Der BGH betont in diesem Zusammenhang, dass Gegen-stand des Vorkaufsrechts zumindest ein in seiner Ent­stehung bereits angelegtes Wohnungseigentum sei. Nur wenn der Mieter einen An­spruch auf Aufteilung erwerbe, könne die von ihm bewohnte Einheit Objekt des Vorkaufsrechts sein (BGH DNotZ 2014, 218, 221 Tz. 22). Der Mieter würde bei einem fehlenden Aufteilungsanspruch nur einen ideellen Miteigentumsanteil erwerben, der die Nutzung der gemieteten Wohnung nicht sichern könnte. Ein Miteigentumsanteil wäre lediglich unter erschwerten Bedingungen veräußerlich und außerdem bestünde die Gefahr der Teilungsversteige­rung nach den §§ 180 ff.
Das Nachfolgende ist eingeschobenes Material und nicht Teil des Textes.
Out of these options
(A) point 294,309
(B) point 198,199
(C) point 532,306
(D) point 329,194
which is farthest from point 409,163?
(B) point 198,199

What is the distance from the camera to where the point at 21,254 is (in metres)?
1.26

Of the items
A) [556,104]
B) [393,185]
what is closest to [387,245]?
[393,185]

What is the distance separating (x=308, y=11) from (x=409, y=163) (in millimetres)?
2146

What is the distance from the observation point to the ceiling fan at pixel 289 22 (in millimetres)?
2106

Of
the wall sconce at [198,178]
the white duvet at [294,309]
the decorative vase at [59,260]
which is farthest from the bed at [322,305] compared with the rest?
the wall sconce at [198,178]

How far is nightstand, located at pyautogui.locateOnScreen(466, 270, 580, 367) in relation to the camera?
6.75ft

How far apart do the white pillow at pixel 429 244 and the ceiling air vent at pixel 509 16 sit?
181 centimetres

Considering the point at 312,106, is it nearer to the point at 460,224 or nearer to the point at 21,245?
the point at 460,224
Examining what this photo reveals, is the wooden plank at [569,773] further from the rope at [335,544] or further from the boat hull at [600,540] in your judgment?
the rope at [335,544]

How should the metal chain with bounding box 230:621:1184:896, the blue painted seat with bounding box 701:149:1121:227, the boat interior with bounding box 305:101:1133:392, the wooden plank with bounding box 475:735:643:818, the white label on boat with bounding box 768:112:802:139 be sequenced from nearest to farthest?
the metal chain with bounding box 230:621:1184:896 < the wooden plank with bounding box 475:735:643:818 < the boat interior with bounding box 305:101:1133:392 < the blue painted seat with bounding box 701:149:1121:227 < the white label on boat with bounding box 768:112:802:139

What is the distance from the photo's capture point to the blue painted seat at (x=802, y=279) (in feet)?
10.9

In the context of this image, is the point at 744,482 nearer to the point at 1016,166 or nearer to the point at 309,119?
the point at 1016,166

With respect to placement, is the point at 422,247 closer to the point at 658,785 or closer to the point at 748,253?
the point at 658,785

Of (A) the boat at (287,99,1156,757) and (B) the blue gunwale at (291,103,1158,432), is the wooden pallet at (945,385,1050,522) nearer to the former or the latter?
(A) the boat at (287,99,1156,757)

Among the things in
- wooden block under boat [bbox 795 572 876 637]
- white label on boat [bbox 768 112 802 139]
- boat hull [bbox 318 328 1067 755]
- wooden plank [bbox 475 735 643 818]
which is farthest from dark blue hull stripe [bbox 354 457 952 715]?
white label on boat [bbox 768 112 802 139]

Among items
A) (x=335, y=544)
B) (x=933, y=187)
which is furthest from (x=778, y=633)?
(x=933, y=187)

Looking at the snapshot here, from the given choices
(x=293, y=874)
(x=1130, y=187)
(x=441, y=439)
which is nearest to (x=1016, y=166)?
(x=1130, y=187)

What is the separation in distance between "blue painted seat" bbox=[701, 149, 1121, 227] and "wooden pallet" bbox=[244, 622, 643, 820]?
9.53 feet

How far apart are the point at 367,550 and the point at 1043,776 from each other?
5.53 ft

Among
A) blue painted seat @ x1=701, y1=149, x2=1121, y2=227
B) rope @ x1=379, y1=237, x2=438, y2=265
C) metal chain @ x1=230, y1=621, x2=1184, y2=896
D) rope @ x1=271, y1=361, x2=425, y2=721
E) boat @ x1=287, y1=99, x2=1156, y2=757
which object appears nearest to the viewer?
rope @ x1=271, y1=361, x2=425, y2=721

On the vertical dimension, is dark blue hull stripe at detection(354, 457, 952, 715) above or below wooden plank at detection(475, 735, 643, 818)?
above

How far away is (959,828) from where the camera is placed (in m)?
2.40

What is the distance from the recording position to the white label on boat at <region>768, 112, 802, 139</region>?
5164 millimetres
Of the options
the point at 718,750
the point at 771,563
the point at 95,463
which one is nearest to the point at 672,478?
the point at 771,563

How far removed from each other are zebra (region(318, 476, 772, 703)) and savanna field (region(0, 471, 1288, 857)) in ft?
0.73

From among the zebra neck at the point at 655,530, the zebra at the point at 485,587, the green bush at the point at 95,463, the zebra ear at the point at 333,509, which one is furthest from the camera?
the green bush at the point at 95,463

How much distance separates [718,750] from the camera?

ZVG. Der VIII. Zivilsenat hat sich der Rechtsprechung des V. Senats mittlerweile angeschlossen (BGH NJW-RR 2016, 910, 911 f. Tz. 22, 24 = DNotI-Report 2016, 105).

U. E. lassen sich die Erwägungen dieser Rechtsprechung auf die vorliegende Konstellation im Wesentlichen übertragen. Der Unterschied besteht lediglich darin, dass Gegenstand des Vertrags nicht ein ungeteiltes Grundstück, sondern eine nicht unterteilte Woh­nungseigentumseinheit ist. Dies fällt aber nicht ins Gewicht. Denn ebenso wenig wie die Räumlichkeiten im ungeteilten Mehrfamilienhaus sind die Räumlichkeiten in der nicht unterteilten Wohnung selbständige sachenrechtliche Gegenstände. Würde der Mieter das Vorkaufsrecht ausüben, könnte er nur einen ideellen Miteigentumsanteil am Wohnungseigentum erwerben und mit dem anderen Erwerber eine Bruchteilsgemeinschaft i. S. d. §§ 1008, 741 ff. BGB bilden (vgl. BGH NZM 2000, 1063, 1064 = RNotZ 2001, 161; BeckOGK-WEG/Müller, Std.: 1.11.2016, § 1 Rn. 221 f.). Auch in dieser Konstellation bestünde das Risiko, dass der andere Miteigen­tümer die Teilungsversteigerung des Wohnungseigentums betreibt (§ 180 ZVG). § 11 WEG, der die Unauflöslichkeit der WEG festschreibt, gilt insoweit nicht (vgl. BGH NZM 2000, 1063, 1064).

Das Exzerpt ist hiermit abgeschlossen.